Derksen fusionne ingénieusement différents mondes musicaux en faisant entrer le violoncelle dans l’électropop et en intégrant l’électropop et la musique autochtone à un orchestre classique, ce qui force l’ouverture d’esprit dans toutes ces sphères. Iel joue du violoncelle en solo avec une boîte multieffet, une boîte à rythmes, une boîte à « loops », avec son groupe et en tant que soliste invité dans des ensembles classiques. Mais après la sortie de son troisième album, Orchestral Powwow (2016), qui mariait de manière intrigante violoncelle classique et musique de pow-wow, les commandes d’orchestres ont commencé à affluer.
Controlled Burn, écrite à l’été 2023, a été interprétée à Montréal, à Philadelphie et au célèbre Carnegie Hall de New York. Elle sera jouée par l’Orchestre symphonique de Saskatoon en octobre 2024 et l’Orchestre philharmonique de Calgary au printemps 2025, tandis qu’une nouvelle pièce est prévue pour la saison 2025-26 de l’Orchestre symphonique de Toronto. La musique de Derksen a également été utilisée dans une œuvre du Royal Winnipeg Ballet, et pour la seule année 2024, iel a composé la musique d’un long métrage et de deux documentaires, dont un documentaire de National Geographic sur la région de la baie d’Hudson.
« Composer pour un film est totalement différent », dit-iel. « Ça raconte une histoire avec des sons, mais ça n’est pas nécessairement toi qui as les mains sur le volant, il faut travailler avec la réalisatrice pour bien comprendre l’atmosphère recherchée, alors c’est pas toujours facile. Il faut aussi que tu penses à souligner l’histoire sans prendre toute la place, il ne faut pas que la musique soit trop imposante ou compliquée. »

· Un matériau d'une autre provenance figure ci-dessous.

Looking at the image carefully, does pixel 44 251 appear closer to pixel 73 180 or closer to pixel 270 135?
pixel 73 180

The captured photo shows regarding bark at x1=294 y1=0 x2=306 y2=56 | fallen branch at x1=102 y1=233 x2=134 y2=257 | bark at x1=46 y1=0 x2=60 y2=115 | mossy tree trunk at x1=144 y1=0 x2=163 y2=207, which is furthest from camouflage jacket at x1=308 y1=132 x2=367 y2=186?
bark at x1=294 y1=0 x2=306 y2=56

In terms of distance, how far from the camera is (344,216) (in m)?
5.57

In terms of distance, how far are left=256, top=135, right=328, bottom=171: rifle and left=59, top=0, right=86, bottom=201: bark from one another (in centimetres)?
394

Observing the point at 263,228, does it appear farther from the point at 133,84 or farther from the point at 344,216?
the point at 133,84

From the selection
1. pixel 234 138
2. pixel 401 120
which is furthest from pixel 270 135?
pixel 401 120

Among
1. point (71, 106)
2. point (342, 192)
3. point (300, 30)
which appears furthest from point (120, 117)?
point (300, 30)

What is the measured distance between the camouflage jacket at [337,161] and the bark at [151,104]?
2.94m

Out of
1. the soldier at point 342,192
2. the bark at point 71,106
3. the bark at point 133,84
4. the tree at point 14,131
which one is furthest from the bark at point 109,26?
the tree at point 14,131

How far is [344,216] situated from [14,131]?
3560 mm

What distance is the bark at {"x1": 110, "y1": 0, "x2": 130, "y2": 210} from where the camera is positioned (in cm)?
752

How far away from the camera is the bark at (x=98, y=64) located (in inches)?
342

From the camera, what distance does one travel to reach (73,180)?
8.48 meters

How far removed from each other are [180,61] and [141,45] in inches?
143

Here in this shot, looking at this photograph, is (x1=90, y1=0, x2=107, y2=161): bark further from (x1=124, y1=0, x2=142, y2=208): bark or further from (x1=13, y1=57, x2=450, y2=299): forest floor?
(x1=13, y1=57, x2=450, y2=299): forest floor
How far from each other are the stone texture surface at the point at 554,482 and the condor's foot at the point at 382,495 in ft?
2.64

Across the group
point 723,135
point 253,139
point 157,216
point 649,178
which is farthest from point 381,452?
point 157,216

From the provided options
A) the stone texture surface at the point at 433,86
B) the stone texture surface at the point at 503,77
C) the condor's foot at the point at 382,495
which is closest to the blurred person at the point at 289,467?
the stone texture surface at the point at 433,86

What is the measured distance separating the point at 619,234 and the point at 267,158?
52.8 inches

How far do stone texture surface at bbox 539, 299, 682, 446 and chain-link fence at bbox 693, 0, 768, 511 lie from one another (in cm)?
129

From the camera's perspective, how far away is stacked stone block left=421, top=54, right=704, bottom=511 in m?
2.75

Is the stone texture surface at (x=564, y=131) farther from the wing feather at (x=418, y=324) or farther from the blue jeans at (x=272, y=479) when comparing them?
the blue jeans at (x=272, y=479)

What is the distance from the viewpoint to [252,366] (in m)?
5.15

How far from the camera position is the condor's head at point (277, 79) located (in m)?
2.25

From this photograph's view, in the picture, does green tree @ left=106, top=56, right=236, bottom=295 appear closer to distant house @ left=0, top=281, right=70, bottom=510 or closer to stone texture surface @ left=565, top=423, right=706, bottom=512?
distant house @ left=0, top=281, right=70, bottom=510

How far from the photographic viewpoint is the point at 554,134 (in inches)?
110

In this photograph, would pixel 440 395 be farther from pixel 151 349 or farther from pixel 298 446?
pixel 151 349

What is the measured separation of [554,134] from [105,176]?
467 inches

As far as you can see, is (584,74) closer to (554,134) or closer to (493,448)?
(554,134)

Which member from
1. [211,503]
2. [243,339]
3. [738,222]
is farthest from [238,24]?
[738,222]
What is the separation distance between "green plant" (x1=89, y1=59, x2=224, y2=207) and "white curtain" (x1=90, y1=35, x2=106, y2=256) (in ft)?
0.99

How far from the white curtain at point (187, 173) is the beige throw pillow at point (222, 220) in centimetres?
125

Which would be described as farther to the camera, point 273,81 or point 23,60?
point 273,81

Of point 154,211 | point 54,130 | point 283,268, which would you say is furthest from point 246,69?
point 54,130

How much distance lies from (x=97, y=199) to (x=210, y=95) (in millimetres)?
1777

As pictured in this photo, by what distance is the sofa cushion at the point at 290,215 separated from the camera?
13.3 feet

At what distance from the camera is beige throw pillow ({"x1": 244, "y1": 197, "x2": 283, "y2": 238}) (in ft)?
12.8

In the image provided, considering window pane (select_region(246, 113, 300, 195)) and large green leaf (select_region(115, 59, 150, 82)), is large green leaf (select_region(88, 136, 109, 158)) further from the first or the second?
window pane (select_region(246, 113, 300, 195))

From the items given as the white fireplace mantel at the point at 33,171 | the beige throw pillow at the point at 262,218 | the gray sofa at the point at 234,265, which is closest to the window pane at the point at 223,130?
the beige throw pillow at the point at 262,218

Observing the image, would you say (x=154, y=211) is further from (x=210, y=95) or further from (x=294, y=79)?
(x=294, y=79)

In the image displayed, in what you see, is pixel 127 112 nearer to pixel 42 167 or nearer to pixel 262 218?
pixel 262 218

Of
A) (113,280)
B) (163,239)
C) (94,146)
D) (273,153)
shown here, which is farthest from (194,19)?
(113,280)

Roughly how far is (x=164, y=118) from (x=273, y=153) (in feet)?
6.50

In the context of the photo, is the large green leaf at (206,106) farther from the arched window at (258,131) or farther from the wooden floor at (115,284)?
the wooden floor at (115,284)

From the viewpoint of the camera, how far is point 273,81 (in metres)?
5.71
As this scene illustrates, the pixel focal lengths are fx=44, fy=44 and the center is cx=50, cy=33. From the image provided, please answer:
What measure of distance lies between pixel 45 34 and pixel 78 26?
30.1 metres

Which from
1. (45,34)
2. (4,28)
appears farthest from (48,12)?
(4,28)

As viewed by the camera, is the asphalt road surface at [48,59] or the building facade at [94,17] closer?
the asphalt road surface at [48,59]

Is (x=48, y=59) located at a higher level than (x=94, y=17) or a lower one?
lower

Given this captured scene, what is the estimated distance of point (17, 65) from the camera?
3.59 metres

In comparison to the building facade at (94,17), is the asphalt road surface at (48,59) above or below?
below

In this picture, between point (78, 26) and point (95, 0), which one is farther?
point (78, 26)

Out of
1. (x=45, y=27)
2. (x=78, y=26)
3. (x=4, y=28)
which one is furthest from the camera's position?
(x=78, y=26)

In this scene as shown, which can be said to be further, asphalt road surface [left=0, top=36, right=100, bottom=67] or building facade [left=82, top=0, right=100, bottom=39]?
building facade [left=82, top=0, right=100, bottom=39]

Parmi ses projets à venir, mentionnons la coécriture avec des clients du Centre de toxicomanie et de santé mentale, puis direction Banff afin de diriger le programme de musique classique autochtone avec neuf participants et deux autres membres de la faculté. « Ce programme a vraiment ouvert les portes aux autochtones dans le monde de la musique classique », déclare Derksen, « et il a aidé le monde de la musique classique à réaliser qu’il y a des autochtones professionnels dans ce domaine. Je pousse continuellement pour ouvrir ces portes et m’assurer qu’elles restent ouvertes. »
Et comme si tout ça n’était pas suffisant, son quatrième album intitulé The Visit paraîtra en novembre 2024. « Je retourne à mes racines électro, mais avec un élément de musique de chambre », explique-t-iel. « J’ai bonifié mon groupe et on est sept maintenant : deux violons, une trompette, une batterie, mon violoncelle, ma femme Rebecca Benson qui chante avec moi et une danseuse à cerceaux. Je me demandais comment faire pour qu’un album contienne tout ce que je fais en tant que compositeurice. J’ai l’impression que cet album présente un bon équilibre entre improvisation, classique, électronique et de musique de chambre. Il incorpore plein d’aspects de mon langage musical et j’en suis vraiment fière ».